### Given information ###

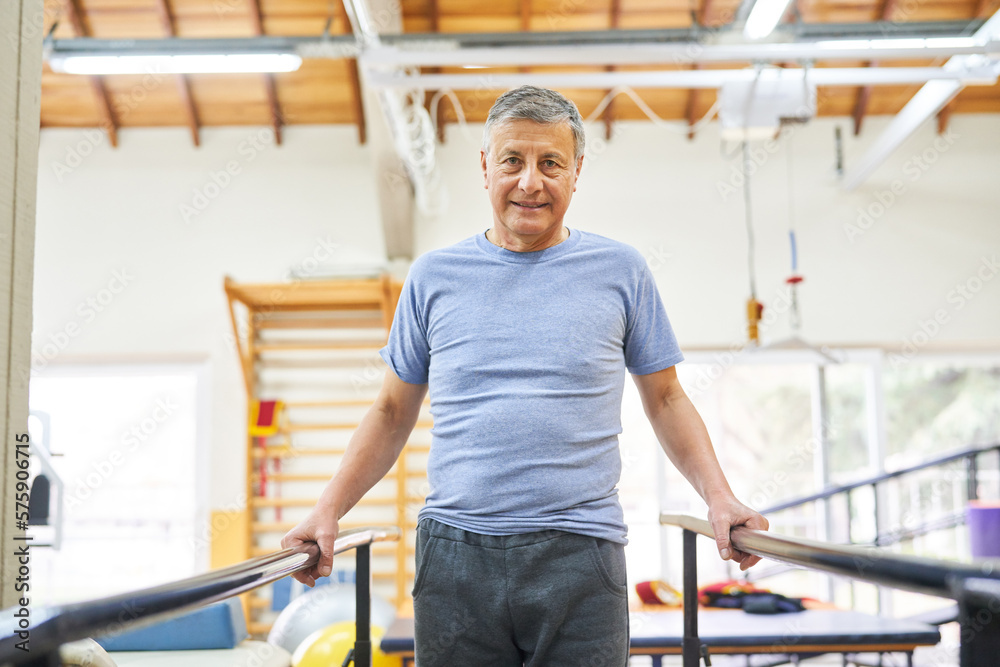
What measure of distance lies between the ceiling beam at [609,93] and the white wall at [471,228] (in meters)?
0.11

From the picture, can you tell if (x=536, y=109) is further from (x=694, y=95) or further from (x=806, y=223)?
(x=806, y=223)

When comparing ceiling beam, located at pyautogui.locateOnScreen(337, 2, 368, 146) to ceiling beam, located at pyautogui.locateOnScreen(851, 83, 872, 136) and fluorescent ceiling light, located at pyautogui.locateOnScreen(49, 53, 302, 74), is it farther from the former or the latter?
ceiling beam, located at pyautogui.locateOnScreen(851, 83, 872, 136)

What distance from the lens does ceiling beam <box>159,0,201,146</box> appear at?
217 inches

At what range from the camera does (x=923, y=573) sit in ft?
2.15

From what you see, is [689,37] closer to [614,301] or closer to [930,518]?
[614,301]

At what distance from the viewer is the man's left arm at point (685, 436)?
1.27m

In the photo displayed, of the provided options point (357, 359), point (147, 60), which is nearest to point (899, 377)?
point (357, 359)

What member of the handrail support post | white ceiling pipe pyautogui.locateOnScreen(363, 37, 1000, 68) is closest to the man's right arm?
the handrail support post

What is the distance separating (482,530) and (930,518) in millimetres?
6291

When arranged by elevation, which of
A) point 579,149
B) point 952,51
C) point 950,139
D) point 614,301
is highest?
point 950,139

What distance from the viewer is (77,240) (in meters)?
6.12

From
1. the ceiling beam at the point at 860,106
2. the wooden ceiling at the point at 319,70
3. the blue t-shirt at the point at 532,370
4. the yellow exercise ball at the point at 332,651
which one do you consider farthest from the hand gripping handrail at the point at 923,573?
the ceiling beam at the point at 860,106

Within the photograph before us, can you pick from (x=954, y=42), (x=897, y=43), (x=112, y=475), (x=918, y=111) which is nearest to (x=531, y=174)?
(x=897, y=43)
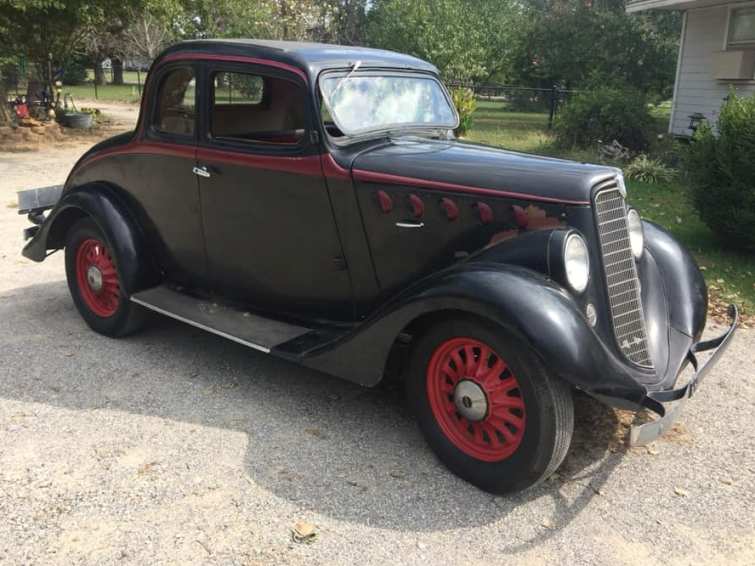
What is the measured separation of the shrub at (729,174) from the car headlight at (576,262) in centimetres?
418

###

Reproduce exactly and only the lines from the one with "What distance from the viewer is (77,240)" through the last entry, both included, excluding every picture.

# Task response:
What distance from the viewer is (77,240) (in meters)?
6.12

From
1. the ceiling beam at the point at 860,106
2. the wooden ceiling at the point at 319,70
3. the blue t-shirt at the point at 532,370
4. the yellow exercise ball at the point at 332,651
which one do you consider farthest from the hand gripping handrail at the point at 923,573?
the ceiling beam at the point at 860,106

Within the photograph before us, can you pick from (x=954, y=42), (x=897, y=43), (x=112, y=475), (x=918, y=111) which is nearest to (x=531, y=174)?
(x=897, y=43)
What is the measured separation of the shrub at (729,174) from the car headlight at (576,262) in centimetres?
418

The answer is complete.